The summer break is usually a good time for the Greens. People have been away from work, with time to think about more than the daily grind. They go to the beach and maybe reflect on the lack of kai moana (sea food) or whether there is faeces in the water. That will be cold comfort to the Green Party this year. Some people won big when National took the election (or at least felt satisfaction at sticking it to Labour) but it looks like the environment will be the big loser.
The same cannot be said for Maori. John Key met tribal leaders immediately after the election and invited the Maori Party to talk. It was an astute move to pull ACT's teeth, but it also reflects a generational attitude shift. There are great risks, for both sides, but it is already paying off, with two Maori Party ministers and a new focus on Treaty settlements. This would never have happened under Labour. In return, John Key has had the doors to te ao Maori opened to him, as evidenced at Pukawa Marae.
Did the Maori Party get only the shiny wrappings of power and no actual presents, as some suggest? Their relationship agreement contains few policy points. The Greens' experience with Labour suggests everything needs to be in writing and signed in blood. Even then Labour would claw it back. Pita Sharples and Tariana Turia may find it hard to deliver much, if National plays the same game. Yet their agreement starts with the importance of the relationship. In the end it will be about whether Mr Key, and his Cabinet, is serious about that.
There is no relationship for the Greens, however. National has already got rid of the biofuel obligation on petrol companies, and new green investments and jobs have disappeared as a result. The Government's position on climate change is dangerously myopic. ACT (always critical when other people waste money) has demanded a special select committee, hoping to challenge the reports of the Intergovernmental Panel on Climate Change and its thousands of scientists. The result of this farce: business uncertainty, investments cancelled and valuable time wasted.
National itself is treating climate change negotiations like a trade negotiation, trying to get sweet deals and special favours for New Zealand. These are not trade negotiations. They are an attempt to co-ordinate an international effort to reduce greenhouse gas emissions, for the good of all people (actually all species) now and for the foreseeable future.
But then National is not an environmental party.

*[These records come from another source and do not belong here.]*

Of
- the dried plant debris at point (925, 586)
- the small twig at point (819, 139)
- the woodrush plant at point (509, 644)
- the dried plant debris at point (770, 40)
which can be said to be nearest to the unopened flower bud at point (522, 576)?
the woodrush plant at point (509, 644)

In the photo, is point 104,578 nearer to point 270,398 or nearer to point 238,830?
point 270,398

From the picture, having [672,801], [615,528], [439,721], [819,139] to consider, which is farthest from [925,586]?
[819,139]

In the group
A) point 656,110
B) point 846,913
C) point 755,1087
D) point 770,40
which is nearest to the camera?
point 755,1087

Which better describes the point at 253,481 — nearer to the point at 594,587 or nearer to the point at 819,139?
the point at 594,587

It is the Green Party's job to influence governments on the issues that count and why would National listen to them? The Greens made it very clear in the election campaign that they were not interested in talking to National.
I thought at the time that it was an extraordinarily stupid thing to do, to fasten your lifeboat to a sinking ship. Greens do best when there is an outgoing Labour Government, but this election the results were disappointing. The Green Party might well have won their biggest caucus yet, if they had been prepared to stop licking Labour's hand.
There is a question of whether National would have paid any attention to them anyway. Senior National MPs were privately hinting so early last year and Mr Key's approach to the Maori Party indicates a new openness. There was never a better time for the Greens to see if they could forge a new political space, genuinely independent of Labour and National. Unfortunately for us all, they lacked the courage to try.